L’Austria, seguendo l’esempio della Germania e dell’Olanda, introduce la possibilità del “terzo sesso” sui suoi documenti e certificati ufficiali. A dare il via libera è stata una recente sentenza della Corte costituzionale austriaca che, appellandosi all’articolo 8 della Convenzione europea dei diritti dell’uomo, ha riconosciuto «il diritto all’identità di genere individuale».
Con tale decisione, i giudici dell’Alta Corte hanno dunque sancito che, d’ora in avanti, la legge dovrà ammettere un genere sessuale alternativo al genere maschile e femminile, sebbene non sia ancora chiaro come sarà effettivamente registrato il nuovo “terzo sesso” che assegnerà ai cittadini austriaci “incerti” sui propri gusti sessuali un inedito status di “diverso”, “inter” o “altro” nel proprio stato civile.
Secondo quanto riportato dalla stampa locale, la decisione è stata la conseguenza di una lunga e caparbia battaglia legale portata avanti dall’attivista per i “diritti” del terzo sesso, Alex Juergen. Storicamente, il primo a teorizzare l’esistenza di un “terzo sesso”, inteso come “sesso intermedio” ed ulteriore inclinazione sessuale, fu il giurista tedesco Karl Heinrich Ulrichs (1825-1895), considerato il primo sodomita della storia a fare “coming out”, alla cui memoria l’ILGA (International Lesbian and Gay Association) ha dedicato un premio annuale: il “Karl Heinrich Ulrichs Award”.
In una serie di libretti, pubblicati tra il 1864 e il 1879, Ulrichs, al fine di giustificare la sua richiesta di abolizione delle leggi dell’epoca che vietavano gli atti contro natura, cercò infatti di presentare la condizione omosessuale come una particolare inclinazione, innata e naturale.
Le sue tesi biologiche sull’innatismo omosessuale non hanno però trovato un consenso unanime nemmeno all’interno dello stesso movimento omosessualista, ma anzi sono state per lo più screditate, anche a causa della loro debolezza intrinseca, dovuta all’insormontabile difficoltà nell’individuare il fantomatico gene omosessuale. Secondo un’attivista gay come Massimo Consoli (1945-2007), si trattava, infatti, di una battaglia persa in partenza, che non valeva la pena combattere.
In questo senso, egli affermava di condividere piuttosto la visione individualista di John Henry Mackay (1864-1933), l’anarchico tedesco che si autodefiniva un «amante degli adolescenti», secondo cui, «dopo tutto, ogni persona capisce solo il proprio amore, e tutti gli altri sono per lui estranei e incomprensibili». Un’interpretazione dell’omosessualità, frutto di una scelta soggettiva, intesa come atto rivoluzionario, liberatorio nei confronti di ogni tipo di oppressione socio-culturale, più in linea con l’odierno “gender diktat”.
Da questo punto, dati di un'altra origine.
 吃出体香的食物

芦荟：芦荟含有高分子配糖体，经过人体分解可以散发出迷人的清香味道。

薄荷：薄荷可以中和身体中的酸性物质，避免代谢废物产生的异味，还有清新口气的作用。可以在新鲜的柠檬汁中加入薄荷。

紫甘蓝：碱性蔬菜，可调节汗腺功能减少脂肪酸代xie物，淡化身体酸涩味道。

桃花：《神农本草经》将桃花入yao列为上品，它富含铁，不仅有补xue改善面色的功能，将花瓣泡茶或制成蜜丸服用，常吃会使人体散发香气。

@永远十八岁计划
In tale prospettiva, il “terzo sesso” appena sdoganato dalla Corte Costituzionale austriaca non è quello “innatista” teorizzato da Ulrichs, quanto quello rivoluzionario propugnato da Mackay. La sentenza dei giudici di Vienna rappresenta infatti un omaggio all’attuale dettame relativista in fatto di sessualità che negando la naturale distinzione binaria maschio/femmina, apre le porte ad una fantasiosa ed indefinita terza alternativa sessuale, emblematicamente incarnata dal paladino dei “diritti” LGBT+ austriaco, Thomas Neuwirth, alias la “donna barbuta” Conchita Wrust.
In questo senso, il “terzo sesso” così inteso, rappresenta, in realtà, un “non sesso” in quanto costituisce, di fatto, il rifiuto di una “rigida” e “limitata” etichetta sessuale al fine di potersi auto-attribuire, di volta in volta, il “genere” desiderato secondo i gusti e le voluttà del momento.
L’ultima frontiera del sesso è dunque la perenne fluidità, ovvero il non avere frontiere e barriere di alcun tipo. L’introduzione della terza opzione sessuale simboleggia infine la drammatica e profonda crisi dell’uomo contemporaneo, schiacciato dal dogma relativista, che, vedendo messa in discussione perfino la propria stessa identità, non sapendo più chi è, vede frantumarsi anche la sua ultima elementare certezza.